- _課題_:
1) ひろゆき氏と辺野古の座り込み抗議をめぐる文章を、二文で要約しなさい。
2) ひろゆき氏と辺野古の座り込み抗議をめぐる文章について、その最後の文に続く部分を書きなさい。

2ch創設者のひろゆき氏が、沖縄県辺野古の米軍基地への座り込み抗議グループを茶化すようなことをした、という話が物議を醸しています。
これを機会に何か議論が進んだりするのかな?と思ったのですが、ひろゆき氏本人が出ているABEMA Primeでの討論を見ていると、全編の半分以上にわたって「座り込みというのは24時間そこにいなくても座り込みと呼べるのかどうか?」というような言葉の定義の問題を延々と押し問答しており、なんじゃこりゃ?と思ってしまいました。
確かに、この番組における議論があまり生産的なものにならないのは、最初から最後まである種のイチャモンに終始するひろゆき氏の方に問題があるからだとは思います。
しかし、見方を変えれば普段全くこの問題に興味がない一般層への興味を惹くきっかけをひろゆき氏が作ってくれたとも言える状況の中で、SNSの政治談義では結局何十年と続いてきた代わり映えしない紋切り型の感情のぶつけあいを、しかもほとんどの場合“論敵側”にすら面と向かって言わずに「陣営の内側」とだけワイワイと話して終わるというのも、それはそれでどうなんだと多くの人が思っているのではないでしょうか。

- _データ_:

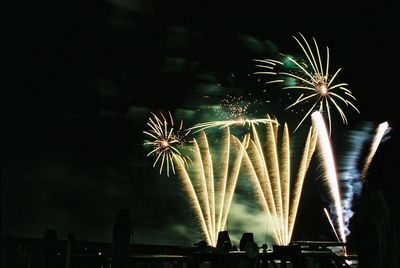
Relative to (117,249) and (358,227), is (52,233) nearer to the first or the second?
(117,249)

- _解答結果_:
1) 2ch創設者のひろゆき氏が辺野古の米軍基地への座り込み抗議グループを茶化すようなことをしたとして物議を醸しているが、ABEMA Primeでの討論は全編の半分以上が「座り込み」という言葉の定義をめぐる押し問答に費やされていた。議論が生産的にならない原因はイチャモンに終始するひろゆき氏の側にあるとしながらも、一般層の関心を惹くきっかけが生まれた状況で、SNSの政治談義が紋切り型の感情のぶつけあいを陣営の内側だけで繰り返して終わることにも疑問が示されている。

2)
座り込み抗議をしている人たちにシンパシーを感じるタイプの人は別に今更何かを聞いたり議論したりしなくても意見は一切変わらないでしょうし、逆に普天間基地の代替施設は辺野古しかないと考えている人が今回の一件で意見を変えることも決してないでしょう。
問題は国民の大多数を占めていると思われる「現状特に意見はない層」ですが、今回の件をそういう層にリーチして意見を変えさせるような機会にできているかというと、これは「どちらの党派」の人も成功しているとは言えないように思います。
基地の問題にしても、他の議題についてもそうなのですが、今の日本が抱える問題が散発的に世間の議題に上がっては、「決して交わることのないいつもの党派的罵り合い」をするだけで終わる…というパターンを脱却する方法について、私たちはそろそろ真剣に考えなくてはいけないのではないでしょうか?
別の例として、先月末に安倍元首相の国葬があった日、ネット論客の御田寺圭(通称:白饅頭)氏が、
…というような趣旨の記事を書いていました。
その通りだと思う人もいれば、「いやいや何を言ってるんだ、まだまだこれからだろ?モリカケ桜、そして統一教会問題を追求しきることこそが今の日本の最重要課題なのだ!」と思う人もいるかもしれません。
ただ、「安倍VS反安倍からの卒業」と言っているのは比較的保守派寄りと見られるネット論客の白饅頭氏だけではありません。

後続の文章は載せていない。